In the previous instalment we finished a five-part series on SSH. Before moving on, lets take a moment to step back and look at the big-picture. The five SSH instalments are all part of the now long-running series on networking. We have been working our way through the networking stack since instalment 23. We started at the bottom of the stack, and have worked our way up. We are not exploring protocols in the Application Layer.

In this instalment we’re moving on from SSH to HTTP, the protocol that powers the world wide web.

Before we look at some HTTP-related terminal commands, we need a basic understanding of how HTTP works, so that’s what this instalment is all about.

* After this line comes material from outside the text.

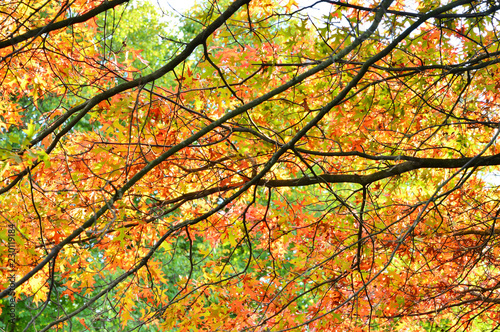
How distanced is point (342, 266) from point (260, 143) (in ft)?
4.08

Listen Along: Taming the Terminal Podcast Episode 34

Introducing HTTP

HTTP, the Hyper Text Transfer Protocol, is an application layer protocol that sits on top of TCP. By default HTTP servers listen on TCP port 80. HTTP is a request-response protocol, where the clients (usually web browsers) formulate an HTTP request and send it to an HTTP server, which then interprets it and formulates a HTTP response, which the client then processes. The HTTP protocol is plain-text and human-readable.

The HTTP protocol is most closely associated with web browsers, which use it to fetch web pages, but its used by other apps too. Another common example is pod-catchers, which use HTTP to fetch the RSS feeds that define podcasts, as well as the media files those feeds link to. Many modern phone & tablet apps also use HTTP to communicate with the so-called cloud that powers them. HTTP is on of the real work-horses of the modern internet.

HTTP Requests

A HTTP request consists of between one and three sections. It always starts with a request line. This request line can be followed by zero or more request header lines, and finally, a data section may follow, separated from the headers by an empty line. The data section, should it be present, contains data entered into web forms, including file uploads.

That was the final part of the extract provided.